ダイヤモンド半導体によるパワーデバイスは、ホッピング伝導とバンド伝導を組み合わせることが重要となるが、産総研では、これまでに高濃度にホウ素を添加したp+層と高濃度にリンを添加したn+層の間に、不純物の混入を極力低くしたイントリシック層(i層)を入れたダイオードを作製しており、1万A/cm2を超す電流密度を実現することができるほか、逆方向に電圧をかけても電流が流れない良好な半導体特性を確認していた。
今回の研究で開発されたバイポーラトランジスタは、前回のダイオードよりもさらに巧みにホッピング伝導とバンド伝導を組み合わせることで実現されたもので、その模式は、高濃度不純物層であるp+層とn+層、不純物をほとんど含まないi層に加えて、リンの濃度をコントロールしたn層を使い、デバイス構造を工夫することによって作製されている。

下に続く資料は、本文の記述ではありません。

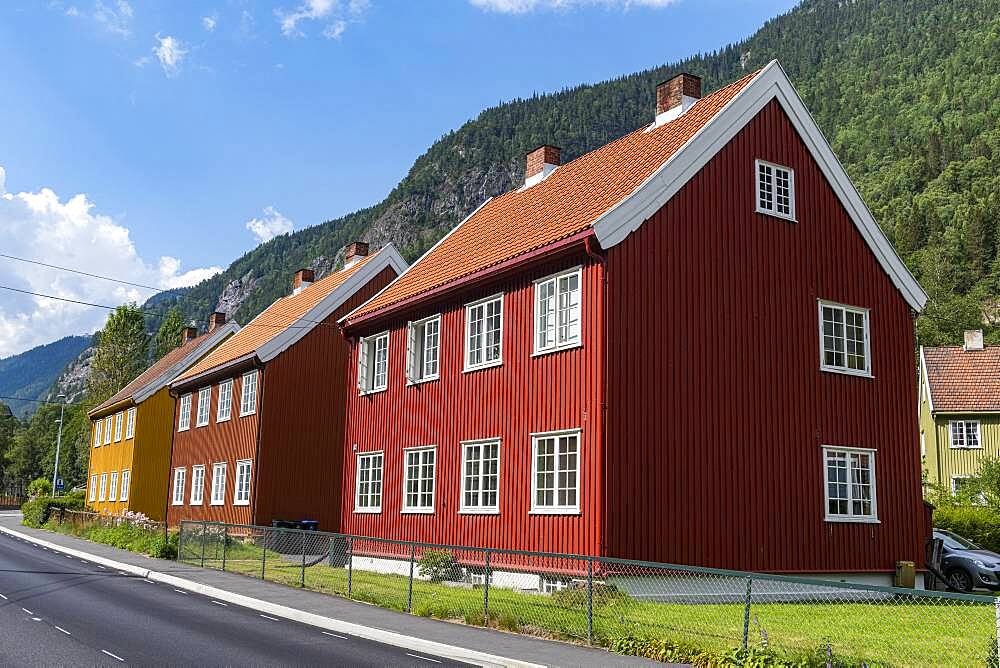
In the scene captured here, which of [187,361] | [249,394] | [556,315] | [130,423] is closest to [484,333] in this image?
[556,315]

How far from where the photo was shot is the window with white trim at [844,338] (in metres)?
20.8

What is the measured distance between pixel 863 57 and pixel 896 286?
15963 centimetres

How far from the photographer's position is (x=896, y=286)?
2217 centimetres

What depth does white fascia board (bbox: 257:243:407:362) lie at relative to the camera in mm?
33938

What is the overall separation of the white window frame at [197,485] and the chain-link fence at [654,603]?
49.0 feet

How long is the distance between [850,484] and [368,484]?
40.9ft

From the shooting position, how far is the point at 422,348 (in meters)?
24.4

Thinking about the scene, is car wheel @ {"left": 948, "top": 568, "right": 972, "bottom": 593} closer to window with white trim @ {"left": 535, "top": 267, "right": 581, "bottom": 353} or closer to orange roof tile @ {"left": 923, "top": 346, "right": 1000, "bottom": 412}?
window with white trim @ {"left": 535, "top": 267, "right": 581, "bottom": 353}

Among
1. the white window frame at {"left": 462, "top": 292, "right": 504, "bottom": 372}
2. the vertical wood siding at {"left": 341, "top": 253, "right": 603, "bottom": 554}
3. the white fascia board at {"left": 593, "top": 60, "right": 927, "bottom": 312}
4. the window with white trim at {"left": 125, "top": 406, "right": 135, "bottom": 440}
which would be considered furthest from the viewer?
the window with white trim at {"left": 125, "top": 406, "right": 135, "bottom": 440}

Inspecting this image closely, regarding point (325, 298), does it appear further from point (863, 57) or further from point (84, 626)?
point (863, 57)

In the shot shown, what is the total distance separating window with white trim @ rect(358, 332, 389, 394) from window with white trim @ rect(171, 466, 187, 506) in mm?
17414

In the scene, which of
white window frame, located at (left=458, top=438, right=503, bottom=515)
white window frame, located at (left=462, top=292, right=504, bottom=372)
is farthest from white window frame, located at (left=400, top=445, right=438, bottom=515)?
white window frame, located at (left=462, top=292, right=504, bottom=372)

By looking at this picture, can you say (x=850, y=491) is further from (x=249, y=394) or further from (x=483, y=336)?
(x=249, y=394)

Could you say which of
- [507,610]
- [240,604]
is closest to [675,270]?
[507,610]
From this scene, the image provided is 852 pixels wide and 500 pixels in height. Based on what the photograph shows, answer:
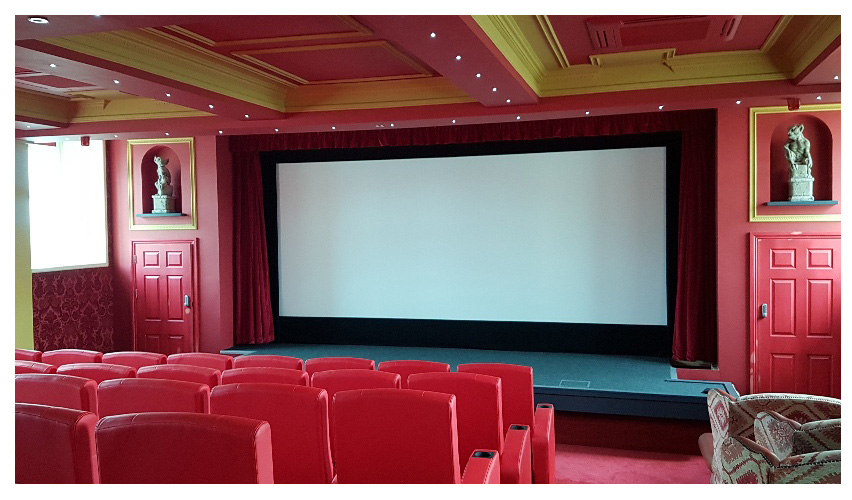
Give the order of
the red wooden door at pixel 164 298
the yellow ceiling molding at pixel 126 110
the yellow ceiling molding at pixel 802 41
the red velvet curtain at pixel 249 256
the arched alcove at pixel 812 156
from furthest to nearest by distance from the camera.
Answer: the red velvet curtain at pixel 249 256
the red wooden door at pixel 164 298
the yellow ceiling molding at pixel 126 110
the arched alcove at pixel 812 156
the yellow ceiling molding at pixel 802 41

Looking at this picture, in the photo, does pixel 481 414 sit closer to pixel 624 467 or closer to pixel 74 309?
pixel 624 467

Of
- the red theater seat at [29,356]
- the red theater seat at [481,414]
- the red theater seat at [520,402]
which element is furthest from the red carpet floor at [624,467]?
the red theater seat at [29,356]

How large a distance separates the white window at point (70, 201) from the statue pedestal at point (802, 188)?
8.22 metres

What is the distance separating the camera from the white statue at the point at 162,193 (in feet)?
27.8

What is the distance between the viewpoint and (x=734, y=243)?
6637 millimetres

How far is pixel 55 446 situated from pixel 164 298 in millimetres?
7191

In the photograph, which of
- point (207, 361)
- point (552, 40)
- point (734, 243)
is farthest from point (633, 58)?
point (207, 361)

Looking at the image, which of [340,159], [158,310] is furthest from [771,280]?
[158,310]

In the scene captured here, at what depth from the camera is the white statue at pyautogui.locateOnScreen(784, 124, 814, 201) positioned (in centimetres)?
637

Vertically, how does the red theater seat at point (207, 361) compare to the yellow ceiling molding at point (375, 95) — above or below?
below

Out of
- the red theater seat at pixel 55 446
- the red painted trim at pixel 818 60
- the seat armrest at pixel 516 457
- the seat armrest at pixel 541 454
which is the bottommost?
the seat armrest at pixel 541 454

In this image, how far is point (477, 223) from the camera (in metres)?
8.14

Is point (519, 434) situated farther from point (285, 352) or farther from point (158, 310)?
point (158, 310)

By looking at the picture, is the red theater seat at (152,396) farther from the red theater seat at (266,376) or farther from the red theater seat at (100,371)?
the red theater seat at (100,371)
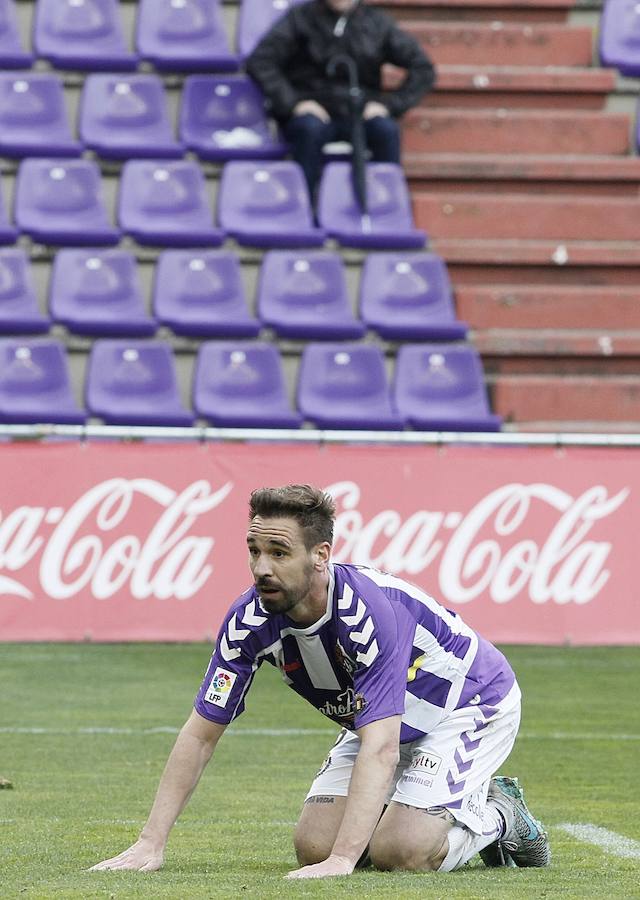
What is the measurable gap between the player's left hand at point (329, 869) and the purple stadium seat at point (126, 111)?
1274 centimetres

電力増幅の測定結果は、トランジスタの入力に対応するベース電流の変化に対して、出力となるコレクタ電流の変化が10倍程度となり、電流の増幅率が10を超えることが確認できた。
今後、電流密度を増やすなど、さらに特性を向上させる必要があるが、ダイヤモンド半導体でも室温でバイポーラ動作によるトランジスタが実現できたことは、ダイヤモンドの優れた物性を活かした高性能パワーデバイス実現への第1歩となると研究チームでは説明しており、スマートグリッドなど、ダイヤモンドパワーデバイスの将来の活躍の場を明確にし、絶縁耐圧や電流密度などの優位性を確認することで、ダイヤモンドパワーデバイスの研究開発を加速し、発展させていくとしている。